- _Passage shown_:
His homophobic stance actually draws more voters to him in his very conservative district. It can be said one of the reasons he remains a US Representative is his tireless work to stymie advances for the homosexual community.

What if reporters and investigators were to air evidence that this man is gay? Would they be doing him wrong?

I just flipped through my moral code book and right there on page 23 it says, plainly and clearly: “He has absolutely no room to complain. Out away!”

Fair enough?

No matter. This latter scenario may not be imaginary. Illinois 18th District Congressbeing Aaron Schock, a Republican (what else?) was essentially outed against his will this week by freelance gay reporter Itay Hod. Schock, who’s been the object of gay rumors for ages, has gone so far as to switch his Instagram account from public to private in an effort to ward off the onslaught.

From The Smoking Gun

The Faces Of Aaron Schock

I won’t say we hate hypocrisy in this great nation, considering the fact that we tolerate it every day, 24 hours a day. We not only tolerate it, we demand it. It’s truer to say we love it. Most times.

In a case like Schock’s, the rumors and evidence (if true and accurate) are sure to inflame observers of both sides of the fence. The Left will attack him because he’s closeted and a homophobe. The Right, simply because he’s gay.

Either way, Schock’s political career looks to be dead in the water. But if those asserting “proof” that he’s gay are wrong, I can only hope their careers are just as dead.

Huzzahs For Parking Meters

A coupla guys kicked my petite, sensitive, and delicate posterior yesterday via the comments section of this communications colossus.

I’d written that Bloomington’s new downtown parking meters are “universally despised.” Peter Kaczmarczyk yelled at me to “get out of [my] echo chamber.” He sez he digs metered parking because “I can now find parking when before I could not.”

Loyal opposition Minister of Truth, David Paglis of “The Region,” wagged his finger at me, writing, “What alternative source of city funding do you propose?”

I gather I should have clarified my position once again. I’m not at all against the meters. I know the city needs dough. I also know the city wants to crack down on college students monopolizing precious downtown parking spaces with their mom-and-dad-paid-for, aircraft-carrying SUVs.

In fact, I’ve written that those calling for the heads (and seats) of Mayor Kruzan and the City Council Six are acting awfully drama-queenish. Most of the outcry against the meters has been of an exaggerated, hyperbolic, the-sky-is-falling nature.

My take is the meters will contribute in only the teensiest way to an already extant metamorphosis of the courthouse square from that of a collection of quaint, independent merchants to loud, expensive watering holes, many of which likely will be financed by outsiders.

As for me living in an echo chamber, I can only say that I based my broad brush stroke pronouncement on the everyday discussions I have with customers, restaurant owners, and merchants who are very nearly unanimous in their distaste for metered parking. And, as a matter of fact, I regularly tell customers that finding parking is a hell of a lot easier around the Book Corner now.

(Excerpts of spatial question data rows)
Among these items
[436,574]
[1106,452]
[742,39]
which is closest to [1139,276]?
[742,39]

==

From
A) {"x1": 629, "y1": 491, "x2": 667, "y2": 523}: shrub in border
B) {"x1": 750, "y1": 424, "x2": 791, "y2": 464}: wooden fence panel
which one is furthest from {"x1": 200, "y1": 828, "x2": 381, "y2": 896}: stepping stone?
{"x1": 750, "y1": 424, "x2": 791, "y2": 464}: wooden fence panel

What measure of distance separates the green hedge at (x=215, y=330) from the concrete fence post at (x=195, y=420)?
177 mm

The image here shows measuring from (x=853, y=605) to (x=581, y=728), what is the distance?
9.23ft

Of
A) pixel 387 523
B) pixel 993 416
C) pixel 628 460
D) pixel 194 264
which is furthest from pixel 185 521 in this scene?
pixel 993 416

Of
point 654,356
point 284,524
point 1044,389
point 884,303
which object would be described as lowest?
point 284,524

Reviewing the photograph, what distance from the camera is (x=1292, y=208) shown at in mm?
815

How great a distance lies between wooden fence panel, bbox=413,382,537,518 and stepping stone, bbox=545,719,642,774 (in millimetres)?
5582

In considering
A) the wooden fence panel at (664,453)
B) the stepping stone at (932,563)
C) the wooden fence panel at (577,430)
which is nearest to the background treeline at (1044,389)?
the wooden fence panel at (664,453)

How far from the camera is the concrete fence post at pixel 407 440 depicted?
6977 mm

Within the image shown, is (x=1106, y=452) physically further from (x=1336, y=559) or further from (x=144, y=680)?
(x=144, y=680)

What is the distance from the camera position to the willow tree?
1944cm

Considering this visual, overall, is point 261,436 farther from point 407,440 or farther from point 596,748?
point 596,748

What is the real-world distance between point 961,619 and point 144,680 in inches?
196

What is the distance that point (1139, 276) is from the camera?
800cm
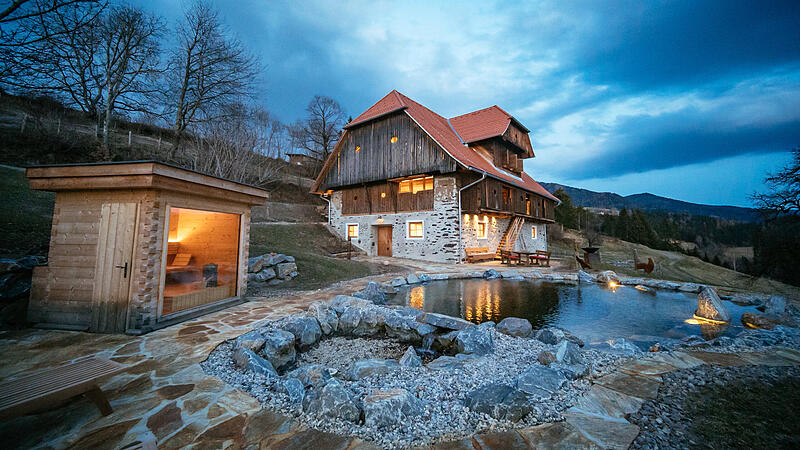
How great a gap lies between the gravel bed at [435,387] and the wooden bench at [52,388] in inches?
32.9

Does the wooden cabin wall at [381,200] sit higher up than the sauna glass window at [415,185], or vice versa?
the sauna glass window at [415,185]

- _Written request 1_: Please decide whether each statement agrees with the column, answering yes or no and quoting the deciding words: (a) Peter Kaczmarczyk says he can now find parking where before he could not. (b) The writer opposes the downtown parking meters. (c) Schock switched his Instagram account from private to public.
- _Written request 2_: Write out everything in the column from "No matter. This" down to "because he’s gay.".
Use only the column, not the rows, for what comes after.

- _Full solution 1_:
(a) Yes: "I can now find parking when before I could not."
(b) No: "I’m not at all against the meters."
(c) No: "switch his Instagram account from public to private"

- _Full solution 2_:
No matter. This latter scenario may not be imaginary. Illinois 18th District Congressbeing Aaron Schock, a Republican (what else?) was essentially outed against his will this week by freelance gay reporter Itay Hod. Schock, who’s been the object of gay rumors for ages, has gone so far as to switch his Instagram account from public to private in an effort to ward off the onslaught.

From The Smoking Gun

The Faces Of Aaron Schock

I won’t say we hate hypocrisy in this great nation, considering the fact that we tolerate it every day, 24 hours a day. We not only tolerate it, we demand it. It’s truer to say we love it. Most times.

In a case like Schock’s, the rumors and evidence (if true and accurate) are sure to inflame observers of both sides of the fence. The Left will attack him because he’s closeted and a homophobe. The Right, simply because he’s gay.